Weibo, WeChat, Little Red Book, Douyin
The homegrown DTC lifestyle brand Bananain launched its first brick-and-mortar store named “000” in Shenzhen Yifang Center on December 31. The brand will expand its physical presence in first-tier cities such as Beijing, Shanghai, Guangzhou, and Chengdu. The interior design of the store features a futuristic vibe with a fluid space layout and stainless steel decorations, expressing the brand’s slogan “Live in Future.” Defining itself as a technology company, Bananain looks to challenge traditional physical retail and impress consumers with a seamless shopping experience. To encourage visitors to share their experience on Weibo and WeChat, the campaign gave out complimentary gifts for lottery winners.
The campaign hashtag #BananainFirstExperientialShop000 has received 94,000 views on Weibo, with only single-digit users sharing their visiting experience. However, the campaign post on WeChat has garnered over 14,300 views and 120 likes, indicating high engagement on the platform. The post invited the brand’s WeChat subscribers to come up with potential names for their upcoming offline stores, which drove active responses.

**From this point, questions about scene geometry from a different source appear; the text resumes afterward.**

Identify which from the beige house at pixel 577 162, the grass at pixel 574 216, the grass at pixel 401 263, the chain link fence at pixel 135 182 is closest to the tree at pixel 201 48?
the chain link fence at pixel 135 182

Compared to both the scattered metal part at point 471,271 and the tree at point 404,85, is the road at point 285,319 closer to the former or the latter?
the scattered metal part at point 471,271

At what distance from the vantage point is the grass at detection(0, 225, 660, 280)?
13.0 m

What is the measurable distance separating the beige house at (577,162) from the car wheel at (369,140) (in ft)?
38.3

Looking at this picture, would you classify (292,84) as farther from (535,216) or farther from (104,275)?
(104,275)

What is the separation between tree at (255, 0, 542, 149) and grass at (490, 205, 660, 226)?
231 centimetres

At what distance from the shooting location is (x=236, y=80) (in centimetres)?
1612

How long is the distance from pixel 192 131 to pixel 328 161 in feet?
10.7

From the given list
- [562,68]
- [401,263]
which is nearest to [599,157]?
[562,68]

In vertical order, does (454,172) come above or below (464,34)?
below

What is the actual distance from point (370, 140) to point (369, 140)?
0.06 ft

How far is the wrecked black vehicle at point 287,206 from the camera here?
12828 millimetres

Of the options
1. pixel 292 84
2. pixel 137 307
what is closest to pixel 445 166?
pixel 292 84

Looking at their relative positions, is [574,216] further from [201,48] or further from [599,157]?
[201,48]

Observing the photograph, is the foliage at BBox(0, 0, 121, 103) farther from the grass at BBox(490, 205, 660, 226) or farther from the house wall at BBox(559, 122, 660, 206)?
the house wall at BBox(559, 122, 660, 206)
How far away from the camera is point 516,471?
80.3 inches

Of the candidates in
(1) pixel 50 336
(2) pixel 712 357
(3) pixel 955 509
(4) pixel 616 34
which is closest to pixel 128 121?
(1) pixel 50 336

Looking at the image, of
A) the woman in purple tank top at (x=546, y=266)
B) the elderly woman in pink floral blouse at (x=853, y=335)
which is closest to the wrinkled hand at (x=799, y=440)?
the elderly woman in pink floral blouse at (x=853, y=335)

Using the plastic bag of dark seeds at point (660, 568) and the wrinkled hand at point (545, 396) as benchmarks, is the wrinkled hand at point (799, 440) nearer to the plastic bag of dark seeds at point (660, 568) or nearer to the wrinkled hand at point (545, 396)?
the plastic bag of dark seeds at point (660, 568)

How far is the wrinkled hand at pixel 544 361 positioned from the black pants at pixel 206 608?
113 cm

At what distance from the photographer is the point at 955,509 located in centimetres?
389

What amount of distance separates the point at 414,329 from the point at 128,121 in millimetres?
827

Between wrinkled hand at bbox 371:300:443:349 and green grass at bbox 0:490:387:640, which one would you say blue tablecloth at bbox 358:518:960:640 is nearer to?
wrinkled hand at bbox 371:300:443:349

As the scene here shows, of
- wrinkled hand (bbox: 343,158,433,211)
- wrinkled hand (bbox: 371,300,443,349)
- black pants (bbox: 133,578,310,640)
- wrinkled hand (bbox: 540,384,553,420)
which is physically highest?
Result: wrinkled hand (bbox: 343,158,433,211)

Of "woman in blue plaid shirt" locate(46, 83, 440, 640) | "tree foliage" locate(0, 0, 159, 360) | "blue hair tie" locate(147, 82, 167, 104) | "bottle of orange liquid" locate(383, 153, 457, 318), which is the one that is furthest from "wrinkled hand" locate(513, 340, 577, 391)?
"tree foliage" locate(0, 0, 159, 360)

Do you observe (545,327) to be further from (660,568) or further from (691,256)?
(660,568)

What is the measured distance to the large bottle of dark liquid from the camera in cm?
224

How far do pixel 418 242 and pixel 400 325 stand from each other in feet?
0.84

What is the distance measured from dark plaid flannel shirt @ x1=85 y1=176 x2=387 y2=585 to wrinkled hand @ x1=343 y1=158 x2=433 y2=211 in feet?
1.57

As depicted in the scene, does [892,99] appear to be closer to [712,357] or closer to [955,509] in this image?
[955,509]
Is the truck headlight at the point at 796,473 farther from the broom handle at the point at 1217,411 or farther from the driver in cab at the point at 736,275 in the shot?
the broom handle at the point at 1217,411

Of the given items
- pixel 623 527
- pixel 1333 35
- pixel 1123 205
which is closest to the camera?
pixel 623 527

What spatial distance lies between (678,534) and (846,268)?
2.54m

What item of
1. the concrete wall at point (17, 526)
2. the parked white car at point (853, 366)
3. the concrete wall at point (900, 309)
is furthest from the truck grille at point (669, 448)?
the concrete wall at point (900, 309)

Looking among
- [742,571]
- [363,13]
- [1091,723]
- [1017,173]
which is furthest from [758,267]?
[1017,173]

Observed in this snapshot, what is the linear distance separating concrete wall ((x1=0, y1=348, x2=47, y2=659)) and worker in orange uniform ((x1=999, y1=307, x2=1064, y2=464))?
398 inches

The moderate social engagement success of Bananain’s store launch campaign demonstrates the difficulty of driving online traffic without celebrity and KOL endorsements in China. However, the campaign’s positive reception on WeChat shows that the brand scores well with its private traffic of loyal customers. Nevertheless, expanding brand awareness is still crucial for DTC brands. In Bananain’s case, the question remains on how to align their online and offline strategies to reach a wider demographic.
Adidas Originals, ANGEL CHEN
Weibo, WeChat, Little Red Book
Vanda Li (545K Weibo Followers)
Adidas Originals has once again collaborated with Chinese designer Angel Chen. Featuring bold colors including red, blue, pink, and black, as well as classical Chinese cultural motifs like goldfish and peony, the collection incorporates sportswear with traditional Chinese aesthetics. The new co-branded series, which launches on January 8, is the second partnership between the two brands, coming on the heels of their first collaboration which launched last May.
The reception of the collection was mixed: some netizens adored the crossover between modern sportswear and traditional Chinese custom elements; others were against it. Overall, comments on this collaboration were more positive than the first one, which had triggered controversy due to its use of tropes often associated with Asia, such as Kung Fu and calligraphy.
Netizens questioned the campaign with comments like: “Do you seriously deal with China’s market, Adidas?” On the one hand, some Chinese designers favor a Western gaze, having received their education and professional training abroad and targeted Western consumers before shifting to China’s domestic market. On the other hand, campaigns leaning on traditional cultural symbols risk a backlash from netizens. Given this, looking to contemporary social-cultural surroundings will not only help brands avoid cultural appropriation, but also elevate their relevancy among today’s young consumers.